#### READING PASSAGE:
'''

Diabetes, glycaemic control, and risk of COVID-19 hospitalisation: Population-based, prospective cohort study.

OBJECTIVE: We aimed to examine the prospective association of diabetes and glycaemic control with COVID-19 hospitalisation in a large community-based cohort study. METHODS AND STUDY
DESIGN: Participants (N = 337,802, aged 56.4 ± 8.1 yr; 55.1% women) underwent biomedical assessments at baseline as part of the UK Biobank prospective cohort study. The outcome was cases of COVID-19 serious enough to warrant a hospital admission from 16-March-2020 to 26-April-2020.
RESULTS: At follow up, 649 cases COVID-19 were recorded. In multivariable adjusted analyses, risk of COVID-19 was elevated in people with undiagnosed diabetes at baseline (A1C ≥ 6.5%) (risk ratio = 2.68; 95% confidence interval: 1.66, 4.33) and poorly controlled (A1C ≥ 8.6%) diagnosed diabetes (1.91;1.04, 3.52). There was a dose-dependent increase in risk of COVID-19 with increasing A1C, that persisted in multivariable adjusted models (per SD [0.9%]: 1.07; 1.03, 1.11; p[trend] < 0.001).
CONCLUSION: In this large community-based sample, higher levels of A1C within the normal range were a risk factor for COVID-19. Glucose regulation may play a key role in immune responses to this infection. Undiagnosed cases of diabetes in the general community may present a particularly high risk.

Introduction

There is emerging evidence that diabetes increases the likelihood of a poor prognosis in COVID-19 patients [1]. Clinical studies in China, UK and Italy have suggested that diabetes may increase the risk of cohorts of patients hospitalised with COVID-19 progressing to intensive care and death [2,3]. Crucially, however, whether diabetes has a role as a risk factor in the occurrence of COVID-19- is unknown; accordingly, we examined the aetiological relation of both diabetes and A1C with new cases of COVID-19-hospitalisations in a large general population-based prospective cohort study.

'''

#### DATA PROVIDED:
'''

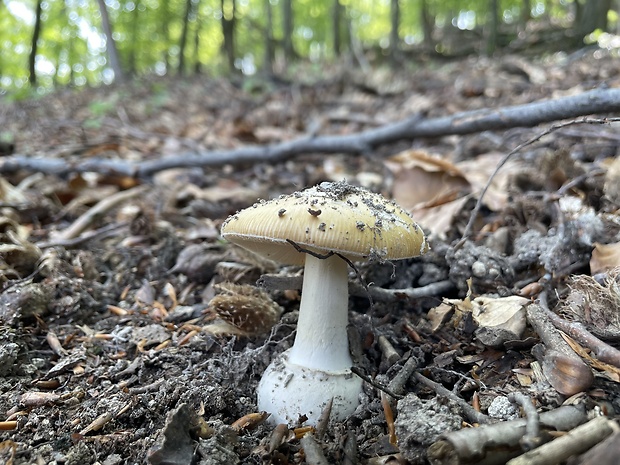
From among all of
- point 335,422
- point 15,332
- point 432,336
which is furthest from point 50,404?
point 432,336

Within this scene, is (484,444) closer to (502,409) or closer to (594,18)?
(502,409)

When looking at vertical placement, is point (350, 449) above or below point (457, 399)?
below

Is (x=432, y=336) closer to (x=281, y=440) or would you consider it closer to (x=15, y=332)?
(x=281, y=440)

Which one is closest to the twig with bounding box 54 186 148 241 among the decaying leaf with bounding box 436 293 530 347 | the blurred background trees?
the decaying leaf with bounding box 436 293 530 347

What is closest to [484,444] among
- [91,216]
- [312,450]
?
[312,450]

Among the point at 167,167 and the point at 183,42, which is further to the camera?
the point at 183,42

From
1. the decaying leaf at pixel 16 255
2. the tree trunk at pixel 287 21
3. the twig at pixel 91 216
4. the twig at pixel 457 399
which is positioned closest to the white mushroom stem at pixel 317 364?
the twig at pixel 457 399

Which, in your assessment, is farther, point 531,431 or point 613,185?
point 613,185
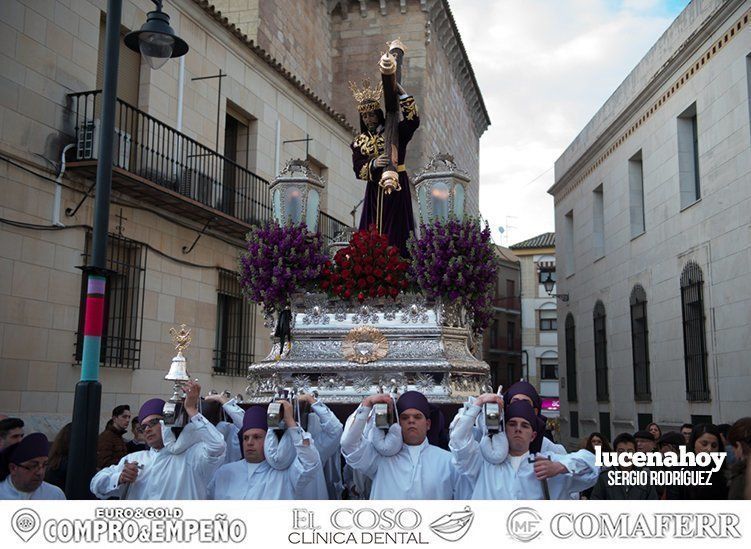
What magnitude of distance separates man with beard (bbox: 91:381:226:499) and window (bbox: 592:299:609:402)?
14.3m

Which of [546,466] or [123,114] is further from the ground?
[123,114]

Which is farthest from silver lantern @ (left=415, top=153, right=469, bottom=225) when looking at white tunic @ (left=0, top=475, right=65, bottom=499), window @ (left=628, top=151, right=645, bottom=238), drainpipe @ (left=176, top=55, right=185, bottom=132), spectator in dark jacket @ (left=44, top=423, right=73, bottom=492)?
window @ (left=628, top=151, right=645, bottom=238)

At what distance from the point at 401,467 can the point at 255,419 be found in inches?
34.3

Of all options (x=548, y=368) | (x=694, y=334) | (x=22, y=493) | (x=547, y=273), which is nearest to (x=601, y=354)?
(x=547, y=273)

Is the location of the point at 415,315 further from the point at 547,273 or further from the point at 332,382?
the point at 547,273

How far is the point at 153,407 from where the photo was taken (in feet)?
15.2

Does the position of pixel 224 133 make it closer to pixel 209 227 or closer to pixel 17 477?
pixel 209 227

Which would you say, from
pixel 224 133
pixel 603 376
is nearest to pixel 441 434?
pixel 224 133

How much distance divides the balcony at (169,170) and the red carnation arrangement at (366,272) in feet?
8.68

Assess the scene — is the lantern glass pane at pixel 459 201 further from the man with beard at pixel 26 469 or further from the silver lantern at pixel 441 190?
the man with beard at pixel 26 469

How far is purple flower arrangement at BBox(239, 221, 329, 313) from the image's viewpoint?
664 centimetres

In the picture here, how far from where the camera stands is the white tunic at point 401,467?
4414 mm

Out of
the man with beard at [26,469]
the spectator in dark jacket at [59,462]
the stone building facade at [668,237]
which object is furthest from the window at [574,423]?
the man with beard at [26,469]

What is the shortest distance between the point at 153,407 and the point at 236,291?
9410mm
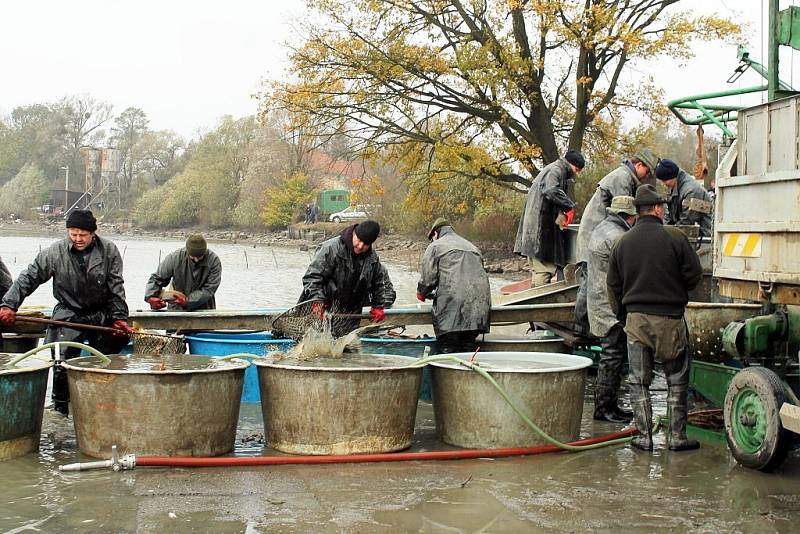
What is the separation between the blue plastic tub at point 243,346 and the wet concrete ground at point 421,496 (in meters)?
1.95

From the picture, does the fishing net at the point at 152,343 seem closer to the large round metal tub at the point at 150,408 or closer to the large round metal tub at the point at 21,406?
the large round metal tub at the point at 21,406

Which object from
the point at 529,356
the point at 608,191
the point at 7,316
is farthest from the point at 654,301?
the point at 7,316

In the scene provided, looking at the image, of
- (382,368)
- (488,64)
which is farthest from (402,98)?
(382,368)

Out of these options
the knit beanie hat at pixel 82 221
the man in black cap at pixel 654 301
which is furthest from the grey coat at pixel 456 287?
the knit beanie hat at pixel 82 221

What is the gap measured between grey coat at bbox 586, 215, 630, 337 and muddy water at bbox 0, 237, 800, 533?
1342 millimetres

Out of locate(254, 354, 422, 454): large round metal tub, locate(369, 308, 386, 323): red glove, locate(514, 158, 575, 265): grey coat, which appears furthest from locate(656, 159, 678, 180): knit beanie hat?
locate(254, 354, 422, 454): large round metal tub

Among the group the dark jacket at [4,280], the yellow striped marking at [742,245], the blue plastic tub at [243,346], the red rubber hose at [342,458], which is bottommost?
the red rubber hose at [342,458]

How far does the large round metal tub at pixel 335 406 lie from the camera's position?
6641mm

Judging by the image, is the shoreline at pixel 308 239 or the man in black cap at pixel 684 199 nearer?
the man in black cap at pixel 684 199

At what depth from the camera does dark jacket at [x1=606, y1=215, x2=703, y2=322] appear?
22.5ft

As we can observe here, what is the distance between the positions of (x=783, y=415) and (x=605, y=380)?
8.36ft

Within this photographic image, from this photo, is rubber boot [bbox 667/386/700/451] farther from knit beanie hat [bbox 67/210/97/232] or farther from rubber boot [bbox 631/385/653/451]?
knit beanie hat [bbox 67/210/97/232]

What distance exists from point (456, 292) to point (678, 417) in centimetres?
246

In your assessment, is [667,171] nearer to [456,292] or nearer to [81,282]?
[456,292]
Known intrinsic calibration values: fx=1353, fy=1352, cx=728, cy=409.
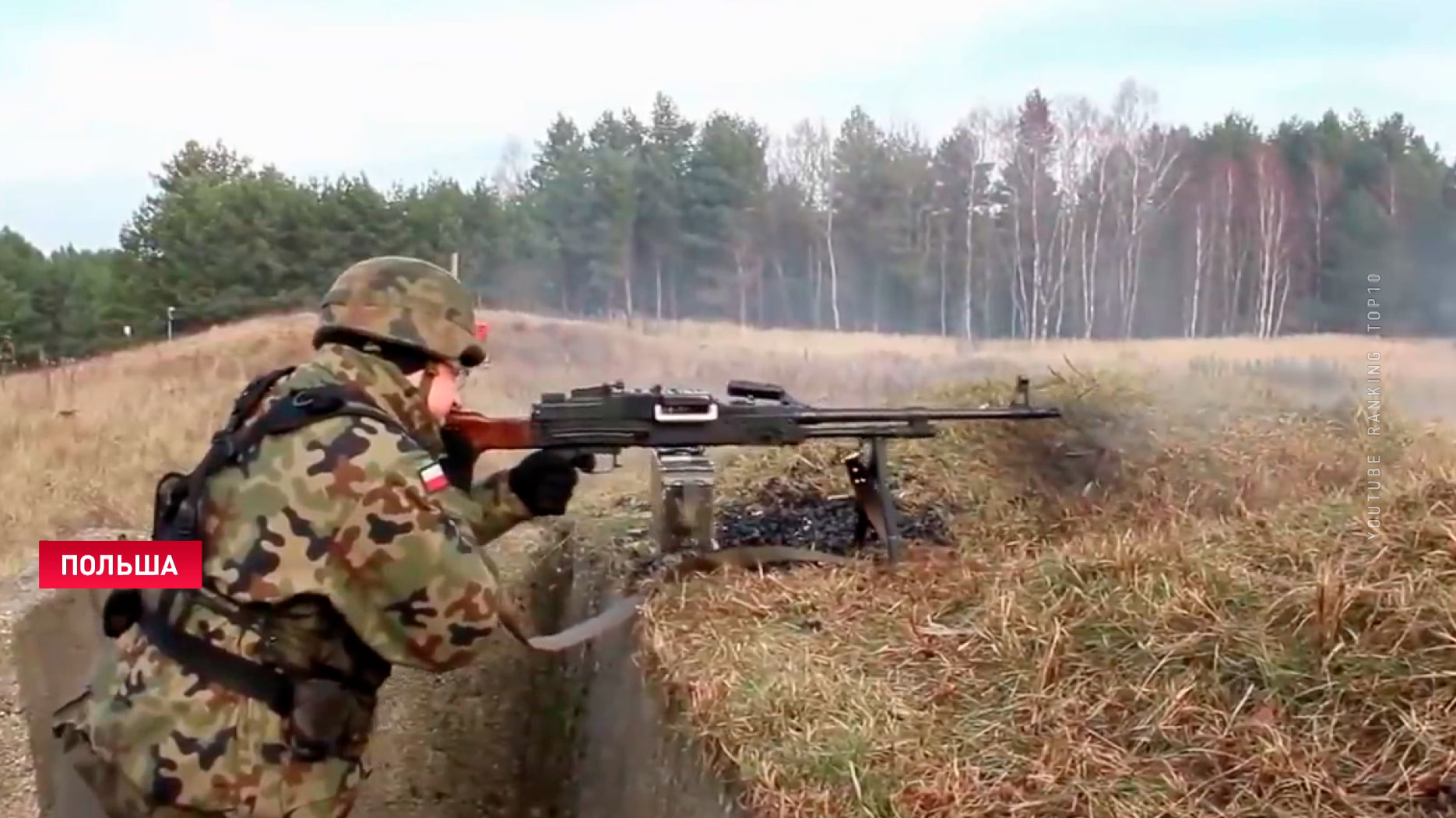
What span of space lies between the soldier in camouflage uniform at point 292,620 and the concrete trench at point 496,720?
3.79 ft

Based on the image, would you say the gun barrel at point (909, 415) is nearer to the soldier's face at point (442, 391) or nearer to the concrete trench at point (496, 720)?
the concrete trench at point (496, 720)

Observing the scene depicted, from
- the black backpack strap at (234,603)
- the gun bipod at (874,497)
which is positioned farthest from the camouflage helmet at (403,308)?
the gun bipod at (874,497)

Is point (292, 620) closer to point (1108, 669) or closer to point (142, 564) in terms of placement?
point (142, 564)

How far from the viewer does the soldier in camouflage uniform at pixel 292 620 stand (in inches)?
105

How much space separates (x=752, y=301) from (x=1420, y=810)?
12.2 meters

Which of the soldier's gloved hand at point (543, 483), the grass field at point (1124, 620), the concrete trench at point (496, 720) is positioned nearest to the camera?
the grass field at point (1124, 620)

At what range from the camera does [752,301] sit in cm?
1449

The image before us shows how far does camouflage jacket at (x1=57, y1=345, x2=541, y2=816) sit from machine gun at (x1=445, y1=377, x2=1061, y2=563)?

'''

#### PARTS OF THE EXERCISE:
a. Translate this sentence from the study on diabetes and COVID-19 hospitalization into Spanish: "Glucose regulation may play a key role in immune responses to this infection."
b. Write the next part of the study on diabetes and COVID-19 hospitalization, picking up right after its final sentence.

#### ANSWERS BY ITEM:
a. La regulación de la glucosa puede desempeñar un papel clave en las respuestas inmunitarias a esta infección.

b.
Research design and methods

Study population

We used data from UK Biobank, a prospective cohort study, previously described [4]. Baseline data collection took place between 2006 and 2010 across twenty-two research assessment centres in the UK giving rise to a sample of 502,655 people aged 40 to 69 years (response rate 5.5%) [4]. Ethical approval was received from the North-West Multi-centre Research Ethics Committee, and the research was carried out in accordance with the Declaration of Helsinki of the World Medical Association. Participants gave informed consent.

Biomedical assessments

Physician diagnosed diabetes and vascular/heart disease was self-reported. Further clinical data included resting seated blood pressure and a fasting blood sample from which various analytes were assessed, including total cholesterol, HDL cholesterol, A1C, C-reactive protein (CRP) [5]. Hypertension was defined as elevated blood pressure (≥140/90 mmHg) and/or use of anti-hypertensive medication. Waist-to-hip circumference was measured with a Seca 200 measuring tape using standard procedures. A ratio of ≥0.9 in men and ≥0.8 in women was used to denote central obesity.

Covariates

During the clinic visit, data were collected via self-report for age, sex, ethnicity (White, South Asian, Black, Chinese, other), educational attainment (college/degree or lower), smoking history (never, previous, current), units of alcohol intake, types of physical activity in the last four weeks (none, walking, exercise and sport, household maintenance work and gardening).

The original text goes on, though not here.